Parker’s performance saves “Visitors from Mamaroneck,” and Karen saves the day. She’s feisty and while still the subservient wife, she calls him out as vain and self-involved. She demands that he does not leave. I wish she had let loose and broken things. It would have given Sam Nash/Broderick a wonderful porthole into comic reaction.
Sarah Jessica Parker. Photo credit: Joan Marcus.

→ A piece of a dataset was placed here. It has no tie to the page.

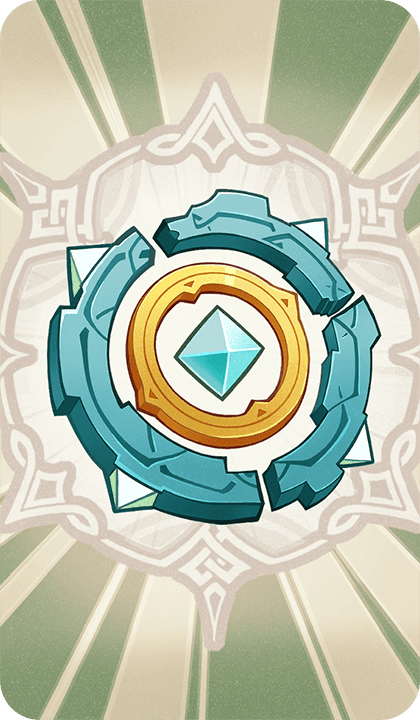 매개 변수 변환기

Hickey missed other opportunities. In “Visitor from Hollywood,” the second one-act, a famous producer has invited his high school sweetheart to the Plaza. Married with three children, she has followed his career religiously, but this is her first time alone with him. He tells her she smells wonderful. She says she is not there to be smelled. The subtext screams, but not on the stage. He asks her to remove her gloves. There was not a wink-wink between them. But Parker brought it home, deliciously lying about why she had to leave, where she was parked, anything that made this scene of seduction a joy. When she asks for a vodka stinger and confesses that she had two drinks at the bar earlier, we know this is consensual foreplay.

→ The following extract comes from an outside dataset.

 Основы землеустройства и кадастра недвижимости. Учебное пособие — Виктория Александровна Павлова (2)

“Visitors from Forest Hills,” the last one-act, is Broderick’s triumph. The Hubley daughter (Molly Ranson) has locked herself in the bathroom and refuses to get married. Her mom (Parker) begs, threatens, fusses and fumes and then calls her husband. He mirrors the mother’s failed attempts but with a comic twist – a strange foot kick, his hair billowing out like Harpo Marx’s, a lament for the money spent, as well as vocal and physical comic innovations. When he finally climbs out on the window ledge (to jump we wonder) and is attacked by pigeons and drenched in a sudden rainstorm, Broderick has our full attention. I wish Parker had more to do, but the comedy works. It ends when the couple telephone their perhaps future son-in-law (Eric Wiegand) about the situation. He arrives, says two words, and the scene ends.
Despite the many problems – such as awkward blocking because of the cumbersome set – Plaza Suite provides a time to relax and laugh. The lighting by Brian McDevitt, stunning costumes by Jane Greenwood and the opulent suite décor are a joy to behold.